I'm afraid that I don't voice my phobia when I'm in the situation, which makes it spiral even worse.
I'm afraid people won't take me seriously when I tell them I'm needle phobic.
I'm afraid that people will think less of me when I tell them I'm needle phobic.
I'm afraid that if/when I do communicate or try to communicate what is going on at the present moment when I'm in the middle of an "episode" that I won't be understood or taken seriously.
Bottom line is: I'm avoiding going to the doctor for these reasons, and that is not good for my health. Bottom line.
And I need to get to a place where I care more about my health than I do about avoiding the doctor because of this phobia. And while I don't really have a clear answer just yet, reading this article and knowing there is at least 1 research article by a psychologist is comforting, it's a starting point. I can at least print out the study, bring it to a doctors office with me. Maybe that would be somewhat validating.

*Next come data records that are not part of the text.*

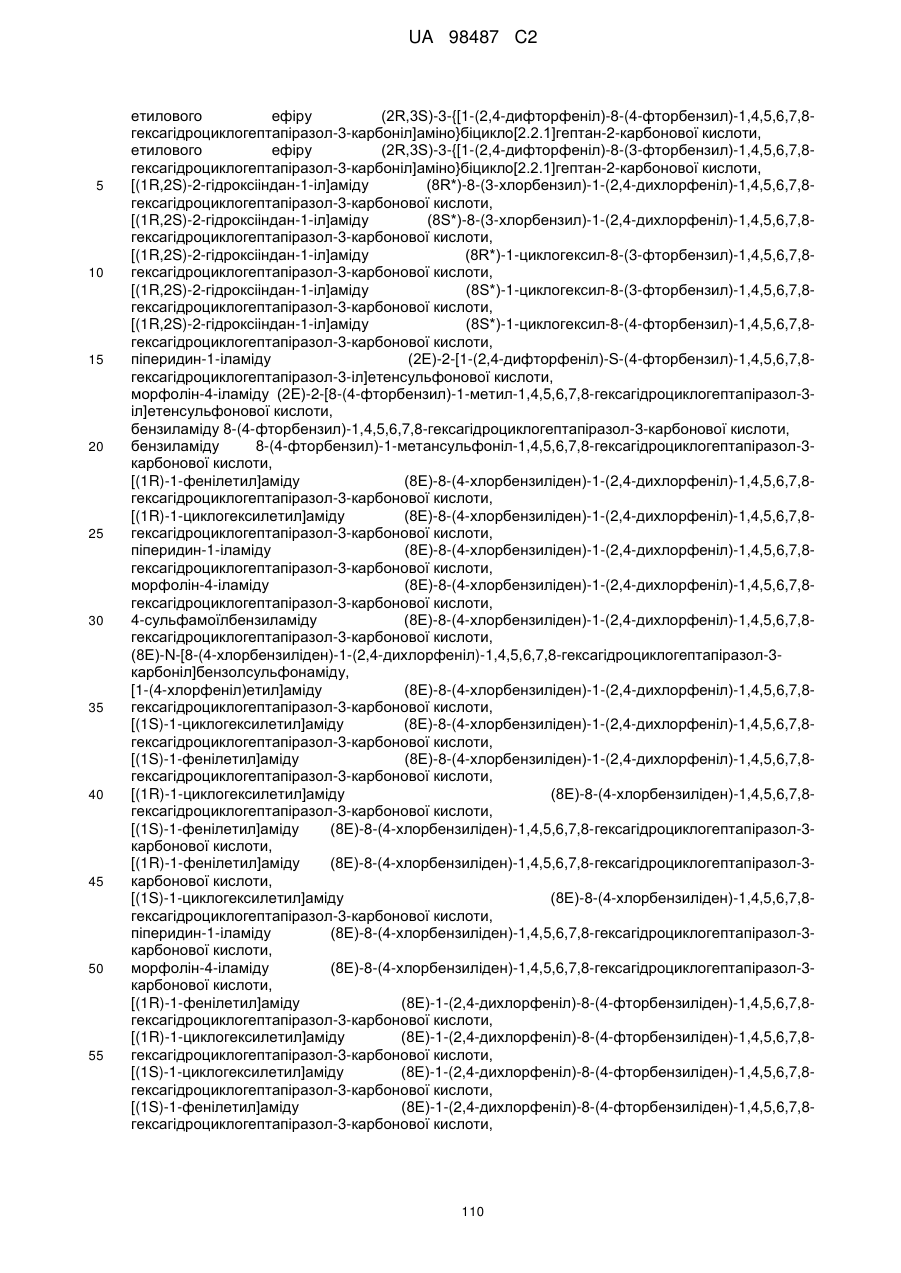 UA 98487 C2

етилового ефіру (2R,3S)-3-{[1-(2,4-дифторфеніл)-8-(4-фторбензил)-1,4,5,6,7,8-гексагідроциклогептапіразол-3-карбоніл]аміно}біцикло[2.2.1]гептан-2-карбонової кислоти,
етилового ефіру (2R,3S)-3-{[1-(2,4-дифторфеніл)-8-(3-фторбензил)-1,4,5,6,7,8-гексагідроциклогептапіразол-3-карбоніл]аміно}біцикло[2.2.1]гептан-2-карбонової кислоти,
5 [(1R,2S)-2-гідроксііндан-1-іл]аміду (8R*)-8-(3-хлорбензил)-1-(2,4-дихлорфеніл)-1,4,5,6,7,8-гексагідроциклогептапіразол-3-карбонової кислоти,
[(1R,2S)-2-гідроксііндан-1-іл]аміду (8S*)-8-(3-хлорбензил)-1-(2,4-дихлорфеніл)-1,4,5,6,7,8-гексагідроциклогептапіразол-3-карбонової кислоти,
[(1R,2S)-2-гідроксііндан-1-іл]аміду (8R*)-1-циклогексил-8-(3-фторбензил)-1,4,5,6,7,8-
10 гексагідроциклогептапіразол-3-карбонової кислоти,
[(1R,2S)-2-гідроксііндан-1-іл]аміду (8S*)-1-циклогексил-8-(3-фторбензил)-1,4,5,6,7,8-гексагідроциклогептапіразол-3-карбонової кислоти,
[(1R,2S)-2-гідроксііндан-1-іл]аміду (8S*)-1-циклогексил-8-(4-фторбензил)-1,4,5,6,7,8-гексагідроциклогептапіразол-3-карбонової кислоти,
15 піперидин-1-іламіду (2E)-2-[1-(2,4-дифторфеніл)-S-(4-фторбензил)-1,4,5,6,7,8-гексагідроциклогептапіразол-3-іл]етенсульфонової кислоти,
морфолін-4-іламіду (2E)-2-[8-(4-фторбензил)-1-метил-1,4,5,6,7,8-гексагідроциклогептапіразол-3-іл]етенсульфонової кислоти,
бензиламіду 8-(4-фторбензил)-1,4,5,6,7,8-гексагідроциклогептапіразол-3-карбонової кислоти,
20 бензиламіду 8-(4-фторбензил)-1-метансульфоніл-1,4,5,6,7,8-гексагідроциклогептапіразол-3-карбонової кислоти,
[(1R)-1-фенілетил]аміду (8E)-8-(4-хлорбензиліден)-1-(2,4-дихлорфеніл)-1,4,5,6,7,8-гексагідроциклогептапіразол-3-карбонової кислоти,
[(1R)-1-циклогексилетил]аміду (8E)-8-(4-хлорбензиліден)-1-(2,4-дихлорфеніл)-1,4,5,6,7,8-
25 гексагідроциклогептапіразол-3-карбонової кислоти,
піперидин-1-іламіду (8E)-8-(4-хлорбензиліден)-1-(2,4-дихлорфеніл)-1,4,5,6,7,8-гексагідроциклогептапіразол-3-карбонової кислоти,
морфолін-4-іламіду (8E)-8-(4-хлорбензиліден)-1-(2,4-дихлорфеніл)-1,4,5,6,7,8-гексагідроциклогептапіразол-3-карбонової кислоти,
30 4-сульфамоїлбензиламіду (8E)-8-(4-хлорбензиліден)-1-(2,4-дихлорфеніл)-1,4,5,6,7,8-гексагідроциклогептапіразол-3-карбонової кислоти,
(8E)-N-[8-(4-хлорбензиліден)-1-(2,4-дихлорфеніл)-1,4,5,6,7,8-гексагідроциклогептапіразол-3-карбоніл]бензолсульфонаміду,
[1-(4-хлорфеніл)етил]аміду (8E)-8-(4-хлорбензиліден)-1-(2,4-дихлорфеніл)-1,4,5,6,7,8-
35 гексагідроциклогептапіразол-3-карбонової кислоти,
[(1S)-1-циклогексилетил]аміду (8E)-8-(4-хлорбензиліден)-1-(2,4-дихлорфеніл)-1,4,5,6,7,8-гексагідроциклогептапіразол-3-карбонової кислоти,
[(1S)-1-фенілетил]аміду (8E)-8-(4-хлорбензиліден)-1-(2,4-дихлорфеніл)-1,4,5,6,7,8-гексагідроциклогептапіразол-3-карбонової кислоти,
40 [(1R)-1-циклогексилетил]аміду (8E)-8-(4-хлорбензиліден)-1,4,5,6,7,8-гексагідроциклогептапіразол-3-карбонової кислоти,
[(1S)-1-фенілетил]аміду (8E)-8-(4-хлорбензиліден)-1,4,5,6,7,8-гексагідроциклогептапіразол-3-карбонової кислоти,
[(1R)-1-фенілетил]аміду (8E)-8-(4-хлорбензиліден)-1,4,5,6,7,8-гексагідроциклогептапіразол-3-
45 карбонової кислоти,
[(1S)-1-циклогексилетил]аміду (8E)-8-(4-хлорбензиліден)-1,4,5,6,7,8-гексагідроциклогептапіразол-3-карбонової кислоти,
піперидин-1-іламіду (8E)-8-(4-хлорбензиліден)-1,4,5,6,7,8-гексагідроциклогептапіразол-3-карбонової кислоти,
50 морфолін-4-іламіду (8E)-8-(4-хлорбензиліден)-1,4,5,6,7,8-гексагідроциклогептапіразол-3-карбонової кислоти,
[(1R)-1-фенілетил]аміду (8E)-1-(2,4-дихлорфеніл)-8-(4-фторбензиліден)-1,4,5,6,7,8-гексагідроциклогептапіразол-3-карбонової кислоти,
[(1R)-1-циклогексилетил]аміду (8E)-1-(2,4-дихлорфеніл)-8-(4-фторбензиліден)-1,4,5,6,7,8-
55 гексагідроциклогептапіразол-3-карбонової кислоти,
[(1S)-1-циклогексилетил]аміду (8E)-1-(2,4-дихлорфеніл)-8-(4-фторбензиліден)-1,4,5,6,7,8-гексагідроциклогептапіразол-3-карбонової кислоти,
[(1S)-1-фенілетил]аміду (8E)-1-(2,4-дихлорфеніл)-8-(4-фторбензиліден)-1,4,5,6,7,8-гексагідроциклогептапіразол-3-карбонової кислоти,

110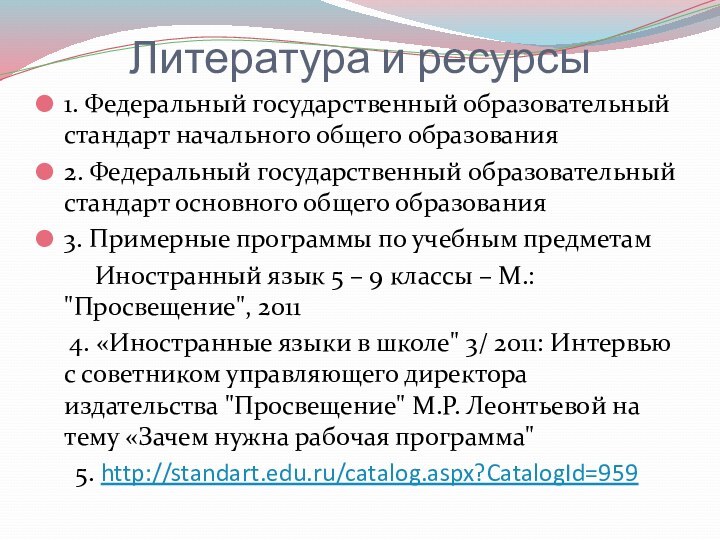 Литература и ресурсы

1. Федеральный государственный образовательный стандарт начального общего образования

2. Федеральный государственный образовательный стандарт основного общего образования

3. Примерные программы по учебным предметам

Иностранный язык 5 – 9 классы – М.: "Просвещение", 2011

4. «Иностранные языки в школе" 3/ 2011: Интервью с советником управляющего директора издательства "Просвещение" М.Р. Леонтьевой на тему «Зачем нужна рабочая программа"

5. http://standart.edu.ru/catalog.aspx?CatalogId=959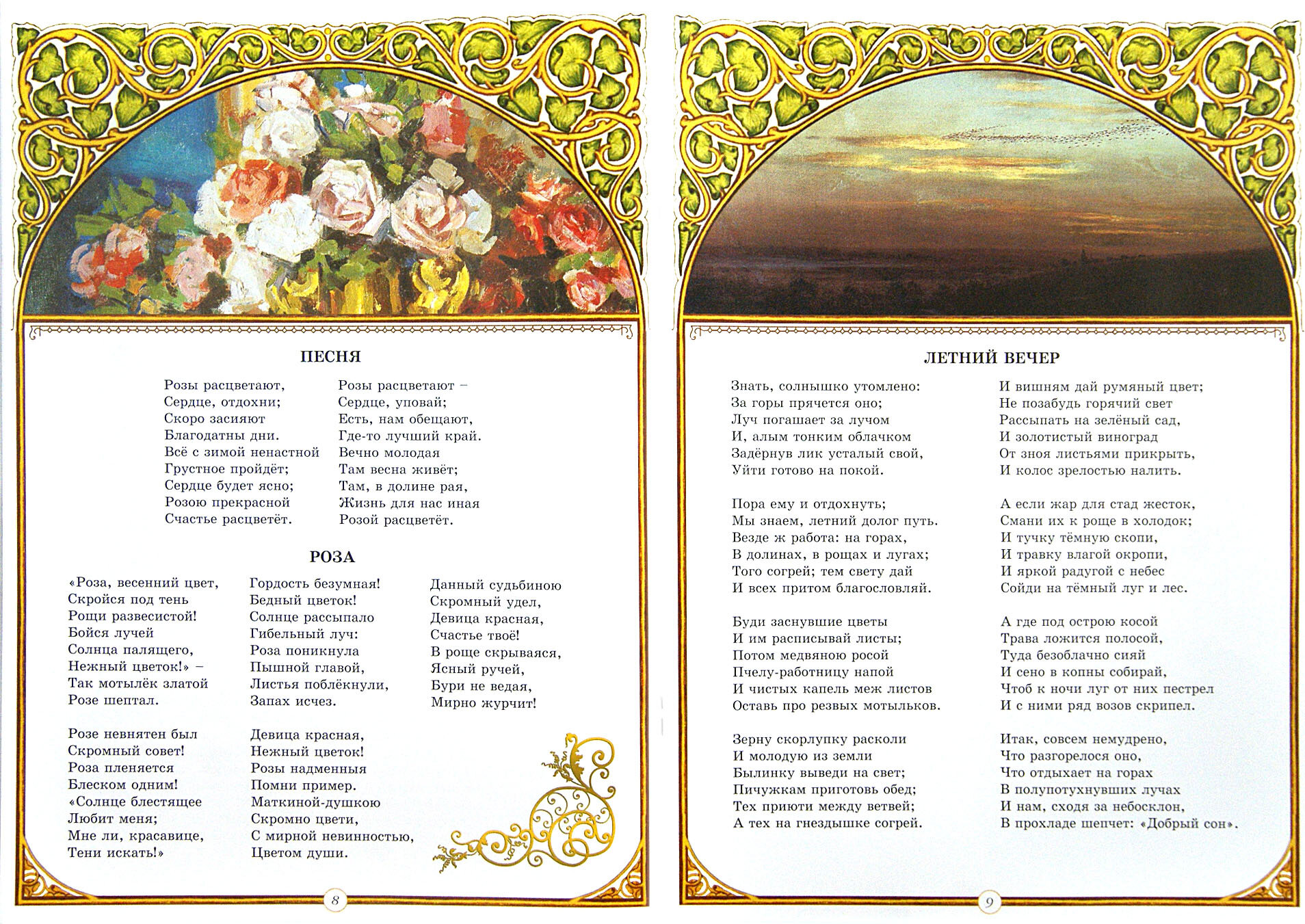 ПЕСНЯ

Розы расцветают,
Сердце, отдохни;
Скоро засияют
Благодатны дни.
Всё с зимой ненастной
Грустное пройдёт;
Сердце будет ясно;
Розою прекрасной
Счастье расцветёт.

Розы расцветают –
Сердце, уповай;
Есть, нам обещают,
Где-то лучший край.
Вечно молодая
Там весна живёт;
Там, в долине рая,
Жизнь для нас иная
Розой расцветёт.

РОЗА

«Роза, весенний цвет,
Скройся под тень
Рощи развесистой!
Бойся лучей
Солнца палящего,
Нежный цветок!» –
Так мотылёк златой
Розе шептал.

Розе невнятен был
Скромный совет!
Роза пленяется
Блеском одним!
«Солнце блестящее
Любит меня;
Мне ли, красавице,
Тени искать!»

Гордость безумная!
Бедный цветок!
Солнце рассыпало
Гибельный луч:
Роза поникнула
Пышной главой,
Листья поблёкнули,
Запах исчез.

Девица красная,
Нежный цветок!
Розы надменныя
Помни пример.
Маткиной-душкою
Скромно цвети,
С мирной невинностью,
Цветом души.

Данный судьбиною
Скромный удел,
Девица красная,
Счастье твоё!
В роще скрываяся,
Ясный ручей,
Бури не ведая,
Мирно журчит!

8

ЛЕТНИЙ ВЕЧЕР

Знать, солнышко утомлено:
За горы прячется оно;
Луч погашает за лучом
И, алым тонким облачком
Задёрнув лик усталый свой,
Уйти готово на покой.

Пора ему и отдохнуть;
Мы знаем, летний долог путь.
Везде ж работа: на горах,
В долинах, в рощах и лугах;
Того согрей; тем свету дай
И всех притом благословляй.

Буди заснувшие цветы
И им расписывай листы;
Потом медвяною росой
Пчелу-работницу напой
И чистых капель меж листов
Оставь про резвых мотыльков.

Зерну скорлупку расколи
И молодую из земли
Былинку выведи на свет;
Пичужкам приготовь обед;
Тех приюти между ветвей;
А тех на гнездышке согрей.

И вишням дай румяный цвет;
Не позабудь горячий свет
Рассыпать на зелёный сад,
И золотистый виноград
От зноя листьями прикрыть,
И колос зрелостью налить.

А если жар для стад жесток,
Смани их к роще в холодок;
И тучку тёмную скопи,
И травку влагой окропи,
И яркой радугой с небес
Сойди на тёмный луг и лес.

А где под острою косой
Трава ложится полосой,
Туда безоблачно сияй
И сено в копны собирай,
Чтоб к ночи луг от них пестрел
И с ними ряд возов скрипел.

Итак, совсем немудрено,
Что разгорелося оно,
Что отдыхает на горах
В полупотухнувших лучах
И нам, сходя за небосклон,
В прохладе шепчет: «Добрый сон».

9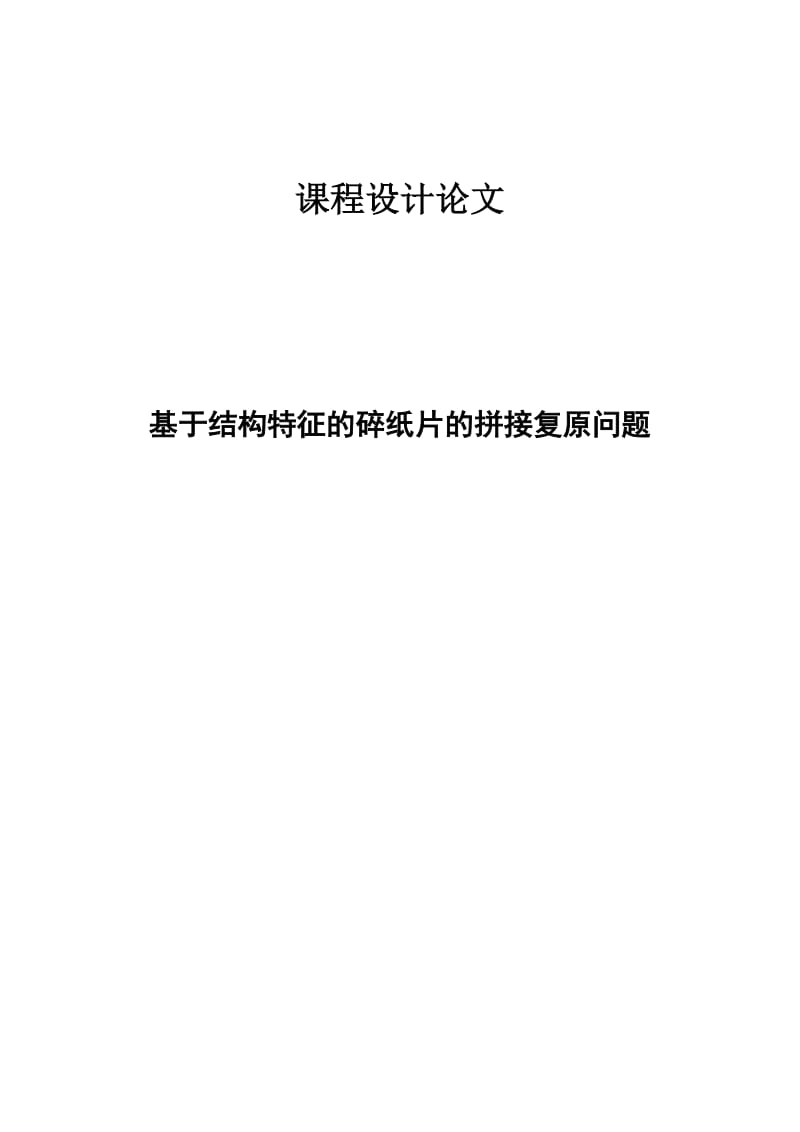 课程设计论文

基于结构特征的碎纸片的拼接复原问题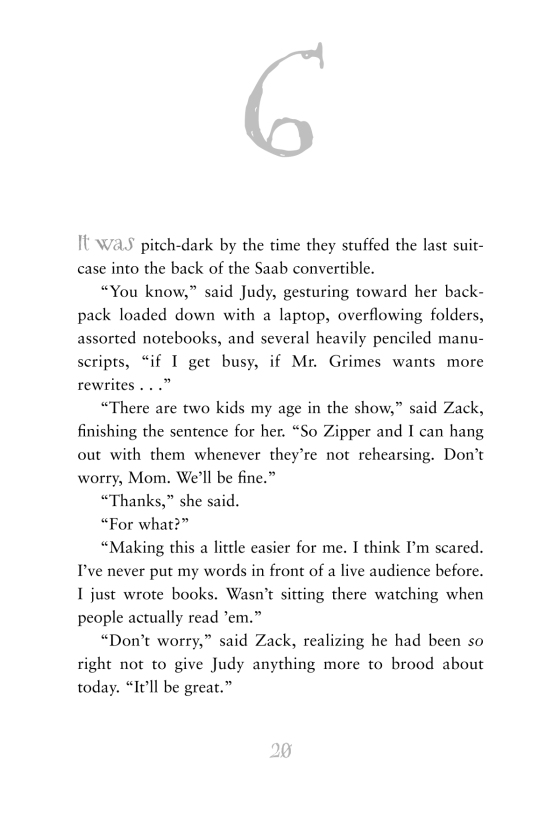 6

It was pitch-dark by the time they stuffed the last suitcase into the back of the Saab convertible.

"You know," said Judy, gesturing toward her backpack loaded down with a laptop, overflowing folders, assorted notebooks, and several heavily penciled manuscripts, "if I get busy, if Mr. Grimes wants more rewrites . . ."

"There are two kids my age in the show," said Zack, finishing the sentence for her. "So Zipper and I can hang out with them whenever they're not rehearsing. Don't worry, Mom. We'll be fine."

"Thanks," she said.

"For what?"

"Making this a little easier for me. I think I'm scared. I've never put my words in front of a live audience before. I just wrote books. Wasn't sitting there watching when people actually read 'em."

"Don't worry," said Zack, realizing he had been so right not to give Judy anything more to brood about today. "It'll be great."

20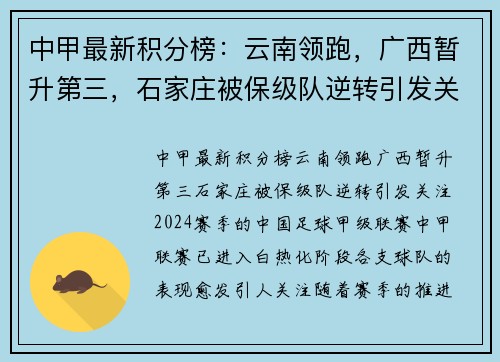 中甲最新积分榜：云南领跑，广西暂升第三，石家庄被保级队逆转引发关

中甲最新积分榜云南领跑广西暂升第三石家庄被保级队逆转引发关注2024赛季的中国足球甲级联赛中甲联赛已进入白热化阶段各支球队的表现愈发引人关注随着赛季的推进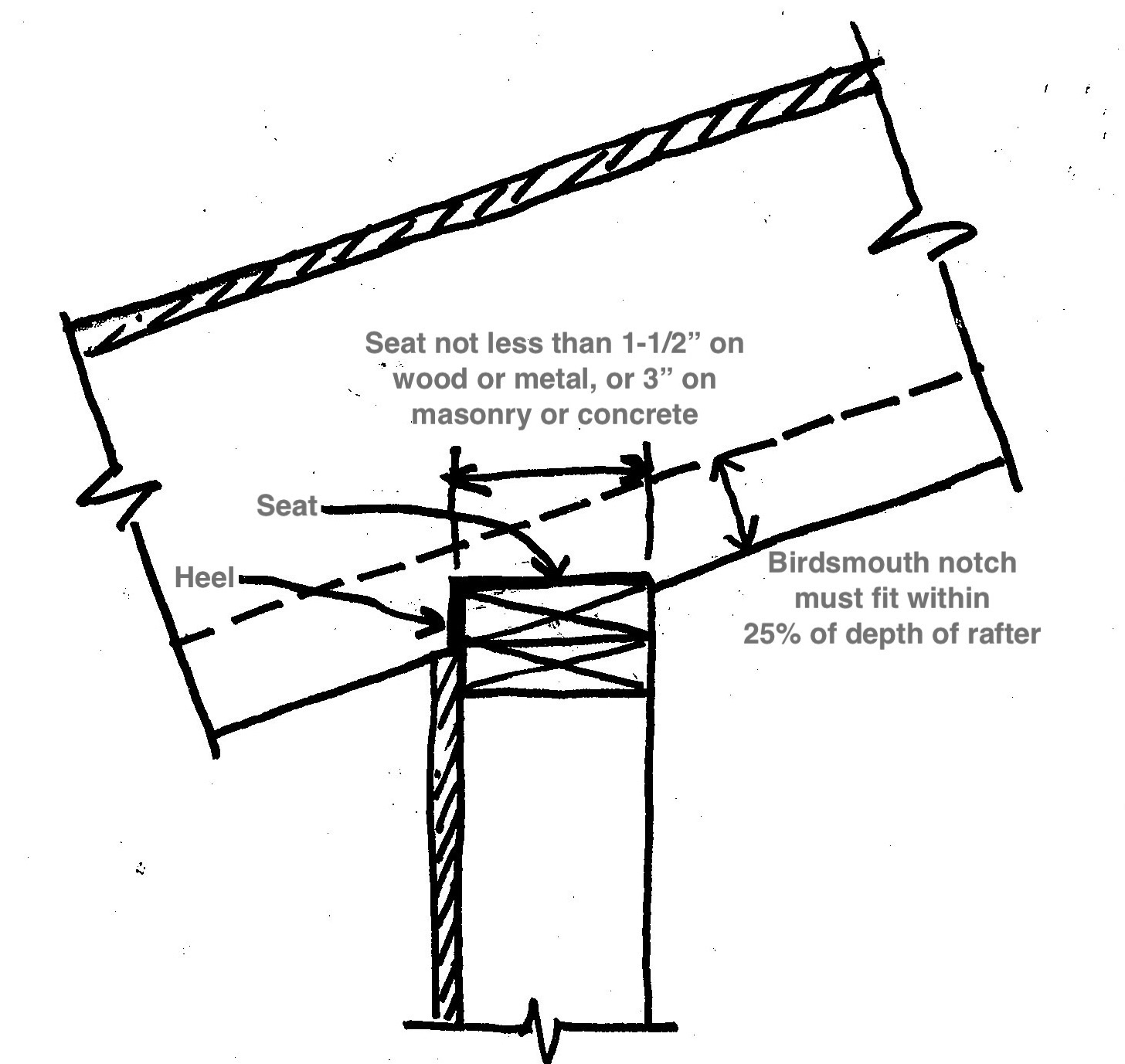 Seat not less than 1-1/2” on wood or metal, or 3” on masonry or concrete

Seat

Heel

Birdsmouth notch must fit within 25% of depth of rafter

At any rate: WOW. I'm feeling somewhat sheepish that I just wrote all of this out, but at the same time it's kind of liberating to be "outed" as a needle phobic. Without having read this article, I would've felt like a mumbling moron. Actually, I still feel like a mumbling moron, but at least I'm a mumbling moron with an article from a medical journal to back me up.
Some people have legitimate fears of heights. Or spiders. Or of being alone. Me? It's all about the hypodermics, baby!
Post Script: OKAY PEOPLE: I know that was so uber dramatic. You're SO rolling your eyes and laughing at my behind my back. That's fine. I'm laughing at me too. I'm a veritable lunatic when it comes to the rambling dramatic blog post. I apologize for the 10 minutes of your life that was just wasted.